Extracted records
_ _ _ _ _
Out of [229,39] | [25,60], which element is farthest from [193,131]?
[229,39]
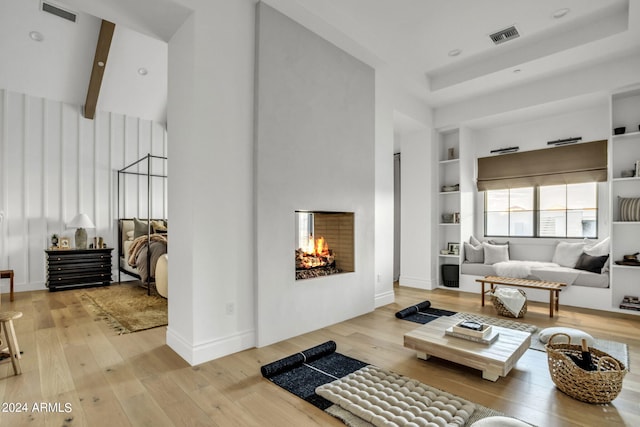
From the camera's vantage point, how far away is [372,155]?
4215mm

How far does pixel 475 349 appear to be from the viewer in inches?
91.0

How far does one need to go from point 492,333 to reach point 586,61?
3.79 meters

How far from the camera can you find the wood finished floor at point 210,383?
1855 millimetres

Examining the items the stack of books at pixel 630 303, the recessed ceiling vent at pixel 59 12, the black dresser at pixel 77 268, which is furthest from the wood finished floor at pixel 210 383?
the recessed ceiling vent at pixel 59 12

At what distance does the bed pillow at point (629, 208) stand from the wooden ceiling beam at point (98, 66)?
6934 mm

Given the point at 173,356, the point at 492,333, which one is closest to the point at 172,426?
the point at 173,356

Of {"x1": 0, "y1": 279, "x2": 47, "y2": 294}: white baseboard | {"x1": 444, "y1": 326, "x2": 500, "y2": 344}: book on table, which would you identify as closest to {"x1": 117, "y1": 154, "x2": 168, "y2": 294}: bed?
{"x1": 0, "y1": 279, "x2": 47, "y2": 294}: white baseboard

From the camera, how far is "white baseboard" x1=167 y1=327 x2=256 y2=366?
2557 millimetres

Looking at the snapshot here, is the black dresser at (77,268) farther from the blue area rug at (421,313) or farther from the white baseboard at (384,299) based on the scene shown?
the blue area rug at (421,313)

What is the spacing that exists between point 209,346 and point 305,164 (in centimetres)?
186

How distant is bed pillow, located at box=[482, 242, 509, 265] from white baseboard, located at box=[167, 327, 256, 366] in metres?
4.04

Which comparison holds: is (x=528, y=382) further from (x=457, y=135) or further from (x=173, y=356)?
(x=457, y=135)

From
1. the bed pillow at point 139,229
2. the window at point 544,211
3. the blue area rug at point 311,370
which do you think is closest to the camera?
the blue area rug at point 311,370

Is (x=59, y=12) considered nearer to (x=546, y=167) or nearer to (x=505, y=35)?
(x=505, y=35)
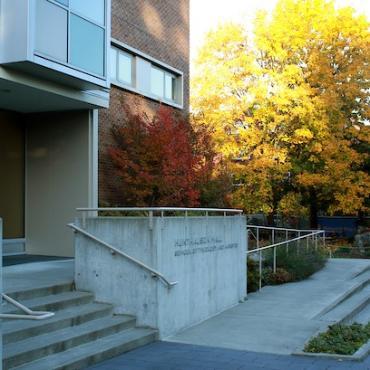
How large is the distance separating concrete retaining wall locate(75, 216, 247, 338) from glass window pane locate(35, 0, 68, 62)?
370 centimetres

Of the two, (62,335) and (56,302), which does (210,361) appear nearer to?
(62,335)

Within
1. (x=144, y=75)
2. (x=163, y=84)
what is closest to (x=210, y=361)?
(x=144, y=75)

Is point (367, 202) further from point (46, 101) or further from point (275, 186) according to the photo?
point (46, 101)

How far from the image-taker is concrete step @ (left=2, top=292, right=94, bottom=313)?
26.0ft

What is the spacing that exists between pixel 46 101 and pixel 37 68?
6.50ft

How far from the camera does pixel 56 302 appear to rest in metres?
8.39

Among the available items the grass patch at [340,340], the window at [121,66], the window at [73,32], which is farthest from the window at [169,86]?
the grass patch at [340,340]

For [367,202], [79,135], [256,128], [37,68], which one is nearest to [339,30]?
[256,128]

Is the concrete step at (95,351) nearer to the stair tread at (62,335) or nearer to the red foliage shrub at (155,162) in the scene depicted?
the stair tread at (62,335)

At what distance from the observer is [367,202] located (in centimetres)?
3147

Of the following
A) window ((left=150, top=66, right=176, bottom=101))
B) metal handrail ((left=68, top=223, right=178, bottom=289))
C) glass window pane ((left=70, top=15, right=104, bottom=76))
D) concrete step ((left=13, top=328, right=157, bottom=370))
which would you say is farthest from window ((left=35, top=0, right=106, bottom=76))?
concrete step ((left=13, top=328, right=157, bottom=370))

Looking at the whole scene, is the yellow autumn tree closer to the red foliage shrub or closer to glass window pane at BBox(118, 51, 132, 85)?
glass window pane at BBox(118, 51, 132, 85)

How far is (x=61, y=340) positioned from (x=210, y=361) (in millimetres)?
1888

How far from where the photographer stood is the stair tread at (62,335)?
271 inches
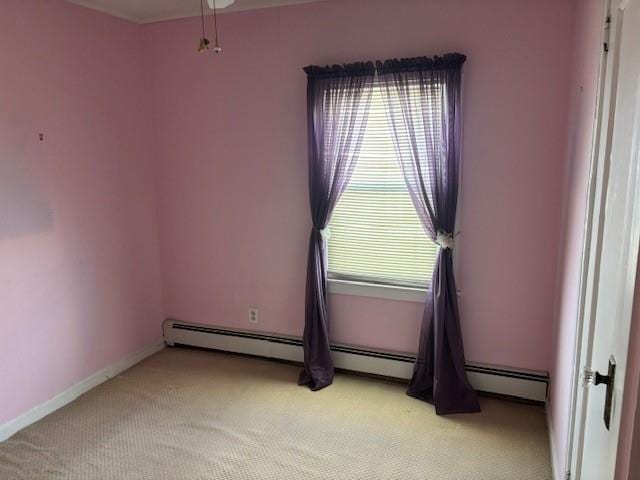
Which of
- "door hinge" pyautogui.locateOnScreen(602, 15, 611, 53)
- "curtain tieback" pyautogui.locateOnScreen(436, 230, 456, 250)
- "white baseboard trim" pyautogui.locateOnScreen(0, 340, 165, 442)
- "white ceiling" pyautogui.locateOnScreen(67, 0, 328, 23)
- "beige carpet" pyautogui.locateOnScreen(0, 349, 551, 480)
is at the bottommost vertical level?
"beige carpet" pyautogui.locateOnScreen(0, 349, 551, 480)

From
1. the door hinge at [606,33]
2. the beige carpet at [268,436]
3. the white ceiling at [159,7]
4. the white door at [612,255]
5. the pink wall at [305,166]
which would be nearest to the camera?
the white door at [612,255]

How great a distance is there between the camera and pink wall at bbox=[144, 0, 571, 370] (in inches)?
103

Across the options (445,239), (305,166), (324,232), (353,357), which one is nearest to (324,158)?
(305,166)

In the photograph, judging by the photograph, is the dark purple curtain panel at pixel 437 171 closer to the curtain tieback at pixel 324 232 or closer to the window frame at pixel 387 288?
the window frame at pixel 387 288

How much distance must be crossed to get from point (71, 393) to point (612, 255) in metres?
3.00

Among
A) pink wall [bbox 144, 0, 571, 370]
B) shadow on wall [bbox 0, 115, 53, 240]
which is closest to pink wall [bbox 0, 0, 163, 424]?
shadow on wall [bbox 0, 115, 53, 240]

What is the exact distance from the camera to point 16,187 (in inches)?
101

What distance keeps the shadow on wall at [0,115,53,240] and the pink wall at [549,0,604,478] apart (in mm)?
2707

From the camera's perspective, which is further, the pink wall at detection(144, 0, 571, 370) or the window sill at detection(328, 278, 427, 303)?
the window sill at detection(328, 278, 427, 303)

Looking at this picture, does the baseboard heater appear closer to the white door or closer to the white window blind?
_ _ _ _ _
- Requirements:
Your task is to retype all the entries exactly and leave out any pictures.

- Exercise solution:
Out of [229,39] | [25,60], which element is farthest from [193,131]?
[229,39]
From the camera's vantage point, how far away is [372,155]?
4215mm

How far does pixel 475 349 appear to be from the viewer in inches?
91.0

How far does one need to go from point 492,333 to reach point 586,61?
3.79 meters

How far from the camera can you find the wood finished floor at point 210,383?
1855 millimetres

Examining the items the stack of books at pixel 630 303, the recessed ceiling vent at pixel 59 12, the black dresser at pixel 77 268, which is furthest from the wood finished floor at pixel 210 383?
the recessed ceiling vent at pixel 59 12

At what distance does the bed pillow at point (629, 208) stand from the wooden ceiling beam at point (98, 66)?
6934 mm

Given the point at 173,356, the point at 492,333, which one is closest to the point at 172,426?
the point at 173,356

Of {"x1": 0, "y1": 279, "x2": 47, "y2": 294}: white baseboard | {"x1": 444, "y1": 326, "x2": 500, "y2": 344}: book on table, which would you identify as closest to {"x1": 117, "y1": 154, "x2": 168, "y2": 294}: bed?
{"x1": 0, "y1": 279, "x2": 47, "y2": 294}: white baseboard

From the camera, how far is "white baseboard" x1=167 y1=327 x2=256 y2=366?
2557 millimetres

Looking at the snapshot here, is the black dresser at (77,268) farther from the blue area rug at (421,313) or farther from the white baseboard at (384,299) based on the scene shown?
the blue area rug at (421,313)

What is the spacing that exists between point 209,346 and point 305,164 (in centimetres)?
186

How distant is bed pillow, located at box=[482, 242, 509, 265] from white baseboard, located at box=[167, 327, 256, 366] in metres?
4.04

Which comparison holds: is (x=528, y=382) further from (x=457, y=135) or further from (x=173, y=356)?
(x=457, y=135)

From
1. the bed pillow at point 139,229
2. the window at point 544,211
3. the blue area rug at point 311,370
which do you think is closest to the camera?
the blue area rug at point 311,370

Is (x=59, y=12) considered nearer to (x=546, y=167) or nearer to (x=505, y=35)?
(x=505, y=35)
How large is the distance separating concrete retaining wall locate(75, 216, 247, 338) from glass window pane locate(35, 0, 68, 62)?
370 centimetres

Of the two, (62,335) and (56,302), which does (210,361) appear nearer to?
(62,335)

Within
1. (x=144, y=75)
2. (x=163, y=84)
what is closest to (x=210, y=361)?
(x=144, y=75)

Is point (367, 202) further from point (46, 101) or further from point (275, 186) according to the photo?
point (46, 101)

How far from the image-taker is concrete step @ (left=2, top=292, right=94, bottom=313)?
26.0ft

What is the spacing that exists between pixel 46 101 and pixel 37 68?
6.50ft

How far from the camera does pixel 56 302 appear to rest in metres?
8.39

Among the available items the grass patch at [340,340], the window at [121,66], the window at [73,32], which is farthest from the window at [169,86]?
the grass patch at [340,340]

For [367,202], [79,135], [256,128], [37,68], which one is nearest to [339,30]?
[256,128]

Is the concrete step at (95,351) nearer to the stair tread at (62,335) or nearer to the red foliage shrub at (155,162) in the scene depicted?
the stair tread at (62,335)

At what distance from the observer is [367,202] located (in centimetres)?
3147

Of the following
A) window ((left=150, top=66, right=176, bottom=101))
B) metal handrail ((left=68, top=223, right=178, bottom=289))
C) glass window pane ((left=70, top=15, right=104, bottom=76))
D) concrete step ((left=13, top=328, right=157, bottom=370))
which would you say is farthest from window ((left=35, top=0, right=106, bottom=76))?
concrete step ((left=13, top=328, right=157, bottom=370))

Looking at the whole scene, is the yellow autumn tree closer to the red foliage shrub or closer to glass window pane at BBox(118, 51, 132, 85)?
glass window pane at BBox(118, 51, 132, 85)

How far is (x=61, y=340) positioned from (x=210, y=361) (in millimetres)?
1888

How far from where the photographer stood is the stair tread at (62,335)?
271 inches
Which of
- "door hinge" pyautogui.locateOnScreen(602, 15, 611, 53)
- "curtain tieback" pyautogui.locateOnScreen(436, 230, 456, 250)
- "white baseboard trim" pyautogui.locateOnScreen(0, 340, 165, 442)
- "white ceiling" pyautogui.locateOnScreen(67, 0, 328, 23)
- "beige carpet" pyautogui.locateOnScreen(0, 349, 551, 480)
is at the bottommost vertical level?
"beige carpet" pyautogui.locateOnScreen(0, 349, 551, 480)

From
1. the door hinge at [606,33]
2. the beige carpet at [268,436]
3. the white ceiling at [159,7]
4. the white door at [612,255]
5. the pink wall at [305,166]
which would be nearest to the camera?
the white door at [612,255]

How great a distance is there between the camera and pink wall at bbox=[144, 0, 571, 370] (in inches)?
103

Across the options (445,239), (305,166), (324,232), (353,357), which one is nearest to (324,158)?
(305,166)

In the photograph, judging by the photograph, is the dark purple curtain panel at pixel 437 171 closer to the curtain tieback at pixel 324 232 or closer to the window frame at pixel 387 288?
the window frame at pixel 387 288

How much distance must be crossed to get from point (71, 393) to point (612, 255) in metres?
3.00

Among
A) pink wall [bbox 144, 0, 571, 370]
B) shadow on wall [bbox 0, 115, 53, 240]
which is closest to pink wall [bbox 0, 0, 163, 424]?
shadow on wall [bbox 0, 115, 53, 240]

What is the exact distance from the camera to point 16,187 (in inches)?
101

What distance keeps the shadow on wall at [0,115,53,240] and the pink wall at [549,0,604,478] apart (in mm)?
2707

From the camera's perspective, which is further, the pink wall at detection(144, 0, 571, 370) or the window sill at detection(328, 278, 427, 303)?
the window sill at detection(328, 278, 427, 303)

Looking at this picture, does the baseboard heater appear closer to the white door or closer to the white window blind?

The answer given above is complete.